Вопросы и задания:
1: Сколько лет было Петрарке к моменту смерти Данте, согласно тексту о гуманизме?
2: Перепишите из текста о гуманизме фрагмент, начиная со слов «Данте обобщил все» и заканчивая словами «следующими поколениями гуманистов.».

=== Цитируемый текст ===

Читаем От Данте к Альберти полностью

Особенно явственно прослеживается влияние философии Фичино на творчество Сандро Боттичелли (непосредственно связанного с Платоновской академией). «Страстная любовь к физической и моральной красоте» у Платона, о которой восторженно писал Фичино в комментариях к «Пиру», одухотворяет и картины Боттичелли. Если сюжет «Весны» был, очевидно, навеян стансами поэта медичейского круга Анджело Полициано, то в «Рождении Венеры» чувствуется близость не только к одному из стихотворений Анджело, но, по-видимому, и к комментарию Фичино к «Пиру», истолковывавшему миф о рождении Венеры из пены морской как оплодотворение богом души, порождающей из себя самой красоту, т. е. Венеру. Обе картины имеют аллегорический смысл: по всей вероятности, в них в образе Венеры воплощено фичиновское представление о Венере как символе человечности и духовной красоты. Однако этим конкретным примером не ограничивается, разумеется, значение эстетического учения Фичино: оно «явилось теоретической основой поисков красоты и гармонии мира в творчестве мастеров Высокого Возрождения, в итальянской поэзии XV–XVI вв., в многочисленных трактатах и диалогах о любви от Льва Еврея до Торкватто Тассо»{358}. В этих трактатах в бесчисленных вариантах рассматривались вопросы о природе любви и красоты, воздействии красоты на человека, о мировой гармонии: любовь из уз, связующих Людей, превращалась в нечто высшее, объединяющее и одухотворяющее вселенную.

* * *

От мироощущения — к мировоззрению, от отдельных прозрений — к системе взглядов, от проблем человека как личности и члена общества — к проблеме места, занимаемого человеком во вселенной, — таким был путь, пройденный гуманизмом за два столетия.

Данте обобщил все систему средневекового миропредставления. Но в то же время этот синтез начал наполняться новым содержанием. Благодаря своему гению Данте сумел предвидеть некоторые черты близившегося Возрождения, еще не различимые для взора его современников.

Небольшой промежуток времени между Данте и Петраркой (которому к моменту смерти Данте было 17 лет) разделял разные периоды в духовной жизни Италии. Для Петрарки главным стало углубленное познание своей души, самого себя, а не познание бога. В его творчестве не только отразились чаяния и стремления лучших умов его времени: с Петраркой связано зарождение того типа мышления, который лег в основу ренессансной культуры. В произведениях Петрарки в неразвернутой форме содержались основные идеи, развитые следующими поколениями гуманистов.

Преодолевая представление о дуализме человеческой природы, отчасти присущее еще Петрарке и Салютати, более поздние ренессансные мыслители приходят к ее полному оправданию. Основополагающими критериями при оценке человека они считали категории добра и зла; доброта свойственна природе человека и является нравственной нормой в его отношениях с другими людьми. Недаром столь большое значение придавалось «моральной философии»— этике, политике, экономике, а также истории, педагогике, риторике и поэзии, т. е. тем наукам, которые, по убеждению гуманистов, формируют душу человека, а также способствуют совершенствованию общества в целом, укрепляют связи между людьми. Вопрос о социальной природе человека — следующая проблема, над которой размышляли гуманисты. Они решали ее по-разному: под деятельностью человека, единственно достойной его, одни гуманисты понимали занятия, прямо направленные на благо общества, другие — действия, имеющие целью достижение собственного счастья, но все же в конечном счете созвучные интересам общества.

=== Исходные данные ===

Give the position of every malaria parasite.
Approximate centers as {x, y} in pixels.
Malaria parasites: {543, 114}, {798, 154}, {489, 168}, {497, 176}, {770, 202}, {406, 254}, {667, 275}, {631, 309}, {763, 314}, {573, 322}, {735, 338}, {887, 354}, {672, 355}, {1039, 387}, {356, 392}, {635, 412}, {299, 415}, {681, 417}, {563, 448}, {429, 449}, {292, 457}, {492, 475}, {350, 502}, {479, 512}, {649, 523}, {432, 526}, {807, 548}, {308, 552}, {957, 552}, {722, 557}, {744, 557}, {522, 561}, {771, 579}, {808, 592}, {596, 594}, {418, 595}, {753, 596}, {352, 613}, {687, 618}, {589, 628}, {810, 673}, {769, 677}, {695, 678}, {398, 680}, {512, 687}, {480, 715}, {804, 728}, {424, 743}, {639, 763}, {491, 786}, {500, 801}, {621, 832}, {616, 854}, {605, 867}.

===

Ответы к заданиям:
1: Петрарке было 17 лет.

2:
Данте обобщил все систему средневекового миропредставления. Но в то же время этот синтез начал наполняться новым содержанием. Благодаря своему гению Данте сумел предвидеть некоторые черты близившегося Возрождения, еще не различимые для взора его современников.

Небольшой промежуток времени между Данте и Петраркой (которому к моменту смерти Данте было 17 лет) разделял разные периоды в духовной жизни Италии. Для Петрарки главным стало углубленное познание своей души, самого себя, а не познание бога. В его творчестве не только отразились чаяния и стремления лучших умов его времени: с Петраркой связано зарождение того типа мышления, который лег в основу ренессансной культуры. В произведениях Петрарки в неразвернутой форме содержались основные идеи, развитые следующими поколениями гуманистов.